* _Your goal_: It is required that all of the data be written out exactly.

* _Exercise materials_:
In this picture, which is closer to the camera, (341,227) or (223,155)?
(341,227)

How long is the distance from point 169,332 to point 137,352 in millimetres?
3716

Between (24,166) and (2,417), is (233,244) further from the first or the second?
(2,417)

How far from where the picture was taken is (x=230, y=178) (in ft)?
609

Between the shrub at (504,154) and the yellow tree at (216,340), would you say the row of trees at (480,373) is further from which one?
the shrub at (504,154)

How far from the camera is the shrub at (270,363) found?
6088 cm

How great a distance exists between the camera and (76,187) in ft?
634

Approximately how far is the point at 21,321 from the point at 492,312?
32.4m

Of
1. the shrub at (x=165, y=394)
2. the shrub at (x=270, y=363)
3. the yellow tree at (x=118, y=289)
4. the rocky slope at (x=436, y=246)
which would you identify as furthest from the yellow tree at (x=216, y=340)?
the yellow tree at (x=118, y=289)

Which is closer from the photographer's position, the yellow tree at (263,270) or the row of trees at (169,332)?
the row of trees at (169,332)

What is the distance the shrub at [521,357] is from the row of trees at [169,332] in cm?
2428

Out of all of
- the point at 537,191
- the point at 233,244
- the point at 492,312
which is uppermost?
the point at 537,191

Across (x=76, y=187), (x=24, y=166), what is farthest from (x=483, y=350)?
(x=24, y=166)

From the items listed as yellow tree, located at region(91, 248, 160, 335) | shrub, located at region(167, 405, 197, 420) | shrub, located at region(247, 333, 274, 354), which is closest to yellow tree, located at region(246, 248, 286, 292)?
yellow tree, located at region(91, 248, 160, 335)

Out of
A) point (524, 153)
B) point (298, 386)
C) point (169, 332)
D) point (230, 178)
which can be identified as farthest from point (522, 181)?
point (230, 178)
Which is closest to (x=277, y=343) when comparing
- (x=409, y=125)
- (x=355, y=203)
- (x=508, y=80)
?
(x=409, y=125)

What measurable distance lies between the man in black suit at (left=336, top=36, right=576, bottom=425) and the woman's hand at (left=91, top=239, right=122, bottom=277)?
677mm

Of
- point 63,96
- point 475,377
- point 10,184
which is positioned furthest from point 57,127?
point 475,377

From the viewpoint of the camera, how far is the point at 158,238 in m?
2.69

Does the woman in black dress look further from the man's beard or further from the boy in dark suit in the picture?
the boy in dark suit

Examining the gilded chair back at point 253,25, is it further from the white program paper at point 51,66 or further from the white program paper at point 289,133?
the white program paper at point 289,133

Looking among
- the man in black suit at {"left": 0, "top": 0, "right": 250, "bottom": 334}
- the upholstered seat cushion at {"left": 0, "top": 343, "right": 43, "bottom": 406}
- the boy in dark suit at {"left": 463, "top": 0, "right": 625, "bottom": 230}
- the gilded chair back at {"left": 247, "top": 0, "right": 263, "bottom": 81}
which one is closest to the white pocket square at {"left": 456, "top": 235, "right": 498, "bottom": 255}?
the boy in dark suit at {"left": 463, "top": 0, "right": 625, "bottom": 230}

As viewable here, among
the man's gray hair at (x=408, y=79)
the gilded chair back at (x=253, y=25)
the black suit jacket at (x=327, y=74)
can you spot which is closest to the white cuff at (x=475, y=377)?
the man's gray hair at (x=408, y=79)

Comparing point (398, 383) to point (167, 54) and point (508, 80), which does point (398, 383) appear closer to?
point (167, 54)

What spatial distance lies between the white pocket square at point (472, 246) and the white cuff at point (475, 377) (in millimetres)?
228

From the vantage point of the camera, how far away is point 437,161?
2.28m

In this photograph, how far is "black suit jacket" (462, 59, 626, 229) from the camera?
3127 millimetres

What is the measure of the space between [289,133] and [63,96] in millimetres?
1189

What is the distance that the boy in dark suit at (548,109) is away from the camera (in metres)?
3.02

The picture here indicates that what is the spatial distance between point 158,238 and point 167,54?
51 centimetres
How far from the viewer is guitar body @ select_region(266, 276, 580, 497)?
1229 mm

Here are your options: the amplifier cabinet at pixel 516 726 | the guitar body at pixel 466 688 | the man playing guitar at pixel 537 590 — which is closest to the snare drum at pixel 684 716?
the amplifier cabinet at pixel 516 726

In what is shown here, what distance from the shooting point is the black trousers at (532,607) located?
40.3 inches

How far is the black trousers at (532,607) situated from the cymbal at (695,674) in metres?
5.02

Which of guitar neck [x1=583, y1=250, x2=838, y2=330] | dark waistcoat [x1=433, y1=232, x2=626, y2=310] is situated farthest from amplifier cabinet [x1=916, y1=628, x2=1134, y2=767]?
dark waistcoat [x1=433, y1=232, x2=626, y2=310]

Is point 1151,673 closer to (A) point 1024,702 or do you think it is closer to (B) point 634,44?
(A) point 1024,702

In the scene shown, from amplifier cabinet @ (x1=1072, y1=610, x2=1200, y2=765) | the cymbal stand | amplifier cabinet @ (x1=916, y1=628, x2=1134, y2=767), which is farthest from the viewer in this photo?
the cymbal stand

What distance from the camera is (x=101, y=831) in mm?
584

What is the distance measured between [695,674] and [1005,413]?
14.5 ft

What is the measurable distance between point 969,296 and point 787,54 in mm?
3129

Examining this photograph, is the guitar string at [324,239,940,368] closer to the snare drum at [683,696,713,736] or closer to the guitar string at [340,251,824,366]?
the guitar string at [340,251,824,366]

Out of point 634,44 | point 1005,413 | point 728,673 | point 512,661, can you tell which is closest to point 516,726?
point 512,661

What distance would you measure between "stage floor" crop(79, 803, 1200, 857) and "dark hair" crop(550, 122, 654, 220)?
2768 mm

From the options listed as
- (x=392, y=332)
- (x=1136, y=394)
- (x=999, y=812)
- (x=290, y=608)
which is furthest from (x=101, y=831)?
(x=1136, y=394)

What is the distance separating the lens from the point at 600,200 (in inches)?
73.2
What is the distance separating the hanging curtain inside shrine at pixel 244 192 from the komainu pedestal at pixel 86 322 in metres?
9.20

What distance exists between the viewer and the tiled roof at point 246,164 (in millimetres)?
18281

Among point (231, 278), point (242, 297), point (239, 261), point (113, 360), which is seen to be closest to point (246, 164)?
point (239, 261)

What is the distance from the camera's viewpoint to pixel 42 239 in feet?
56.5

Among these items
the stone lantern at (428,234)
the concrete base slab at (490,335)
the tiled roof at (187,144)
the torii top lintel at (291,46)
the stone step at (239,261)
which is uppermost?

* _Output_:
In this picture, which is closer to the camera, (341,227) or (223,155)?
(341,227)

How long is the distance from point 169,332 to point 137,352 in millimetres?
3716

Between (24,166) and (2,417), is (233,244) further from the first or the second?
(2,417)

How far from where the picture was taken is (x=230, y=178) (in ft)?
609

Between the shrub at (504,154) and the yellow tree at (216,340), would you say the row of trees at (480,373) is further from which one?
the shrub at (504,154)

How far from the camera is the shrub at (270,363) found?
6088 cm

How great a distance exists between the camera and (76,187) in ft?
634

Approximately how far is the point at 21,321 from the point at 492,312?
32.4m

Of
1. the shrub at (x=165, y=394)
2. the shrub at (x=270, y=363)
3. the yellow tree at (x=118, y=289)
4. the rocky slope at (x=436, y=246)
which would you identify as furthest from the yellow tree at (x=216, y=340)?
the yellow tree at (x=118, y=289)

Which is closer from the photographer's position, the yellow tree at (263,270) or the row of trees at (169,332)?
the row of trees at (169,332)

What is the distance the shrub at [521,357] is from the row of trees at [169,332] in cm?
2428

Out of all of
- the point at 537,191
- the point at 233,244
- the point at 492,312
which is uppermost?
the point at 537,191

Across (x=76, y=187), (x=24, y=166), what is farthest from (x=483, y=350)?
(x=24, y=166)

From the items listed as yellow tree, located at region(91, 248, 160, 335) | shrub, located at region(167, 405, 197, 420) | shrub, located at region(247, 333, 274, 354), which is closest to yellow tree, located at region(246, 248, 286, 292)?
yellow tree, located at region(91, 248, 160, 335)

Out of
A) point (524, 153)
B) point (298, 386)
C) point (169, 332)
D) point (230, 178)
which can be identified as farthest from point (522, 181)?
point (230, 178)
Which is closest to (x=277, y=343) when comparing
- (x=409, y=125)
- (x=355, y=203)
- (x=508, y=80)
?
(x=409, y=125)

What measurable distance lies between the man in black suit at (left=336, top=36, right=576, bottom=425) and the woman's hand at (left=91, top=239, right=122, bottom=277)?
677mm

Of
- point 63,96
- point 475,377
- point 10,184
which is positioned furthest from point 57,127?
point 475,377

From the viewpoint of the camera, how far is the point at 158,238 in m?
2.69

Does the woman in black dress look further from the man's beard or further from the boy in dark suit in the picture?
the boy in dark suit

Examining the gilded chair back at point 253,25, is it further from the white program paper at point 51,66 or further from the white program paper at point 289,133?
the white program paper at point 289,133

Looking among
- the man in black suit at {"left": 0, "top": 0, "right": 250, "bottom": 334}
- the upholstered seat cushion at {"left": 0, "top": 343, "right": 43, "bottom": 406}
- the boy in dark suit at {"left": 463, "top": 0, "right": 625, "bottom": 230}
- the gilded chair back at {"left": 247, "top": 0, "right": 263, "bottom": 81}
which one is closest to the white pocket square at {"left": 456, "top": 235, "right": 498, "bottom": 255}?
the boy in dark suit at {"left": 463, "top": 0, "right": 625, "bottom": 230}

As viewable here, among
the man's gray hair at (x=408, y=79)
the gilded chair back at (x=253, y=25)
the black suit jacket at (x=327, y=74)
can you spot which is closest to the white cuff at (x=475, y=377)?
the man's gray hair at (x=408, y=79)

Comparing point (398, 383) to point (167, 54) and point (508, 80), which does point (398, 383) appear closer to?
point (167, 54)

What spatial distance lies between the white pocket square at point (472, 246) and the white cuff at point (475, 377) (in millimetres)?
228

From the vantage point of the camera, how far away is point 437,161?
2.28m

In this photograph, how far is "black suit jacket" (462, 59, 626, 229) from the camera?
3127 millimetres

What is the measure of the space between [289,133] and [63,96] in millimetres?
1189

What is the distance that the boy in dark suit at (548,109) is away from the camera (in metres)?
3.02

The picture here indicates that what is the spatial distance between point 158,238 and point 167,54?
51 centimetres
How far from the viewer is guitar body @ select_region(266, 276, 580, 497)?
1229 mm

Here are your options: the amplifier cabinet at pixel 516 726 | the guitar body at pixel 466 688 | the man playing guitar at pixel 537 590 — which is closest to the snare drum at pixel 684 716?
the amplifier cabinet at pixel 516 726

In what is shown here, what distance from the shooting point is the black trousers at (532,607) located?
40.3 inches

How far is the black trousers at (532,607) situated from the cymbal at (695,674) in metres?
5.02

Which of guitar neck [x1=583, y1=250, x2=838, y2=330] | dark waistcoat [x1=433, y1=232, x2=626, y2=310] is situated farthest from amplifier cabinet [x1=916, y1=628, x2=1134, y2=767]?
dark waistcoat [x1=433, y1=232, x2=626, y2=310]

Is point 1151,673 closer to (A) point 1024,702 or do you think it is closer to (B) point 634,44?
(A) point 1024,702

In the scene shown, from amplifier cabinet @ (x1=1072, y1=610, x2=1200, y2=765) | the cymbal stand | amplifier cabinet @ (x1=916, y1=628, x2=1134, y2=767), which is farthest from the viewer in this photo?
the cymbal stand

What distance from the camera is (x=101, y=831) in mm?
584

What is the distance measured between [695,674] and [1005,413]?
14.5 ft

What is the measurable distance between point 969,296 and point 787,54 in mm?
3129

Examining this photograph, is the guitar string at [324,239,940,368] closer to the snare drum at [683,696,713,736] or closer to the guitar string at [340,251,824,366]?
the guitar string at [340,251,824,366]

Out of point 634,44 | point 1005,413 | point 728,673 | point 512,661, can you tell which is closest to point 516,726?
point 512,661

What distance would you measure between "stage floor" crop(79, 803, 1200, 857) and "dark hair" crop(550, 122, 654, 220)?
2768 mm

From the options listed as
- (x=392, y=332)
- (x=1136, y=394)
- (x=999, y=812)
- (x=290, y=608)
which is furthest from (x=101, y=831)?
(x=1136, y=394)

What is the distance separating the lens from the point at 600,200 (in inches)?
73.2
What is the distance separating the hanging curtain inside shrine at pixel 244 192 from the komainu pedestal at pixel 86 322 in metres?
9.20

What distance exists between the viewer and the tiled roof at point 246,164 (in millimetres)?
18281

Among point (231, 278), point (242, 297), point (239, 261), point (113, 360), which is seen to be closest to point (246, 164)?
point (239, 261)

What is the distance from the camera's viewpoint to pixel 42 239 in feet?
56.5

Among these items
the stone lantern at (428,234)
the concrete base slab at (490,335)
the tiled roof at (187,144)
the torii top lintel at (291,46)
the stone step at (239,261)
which is uppermost?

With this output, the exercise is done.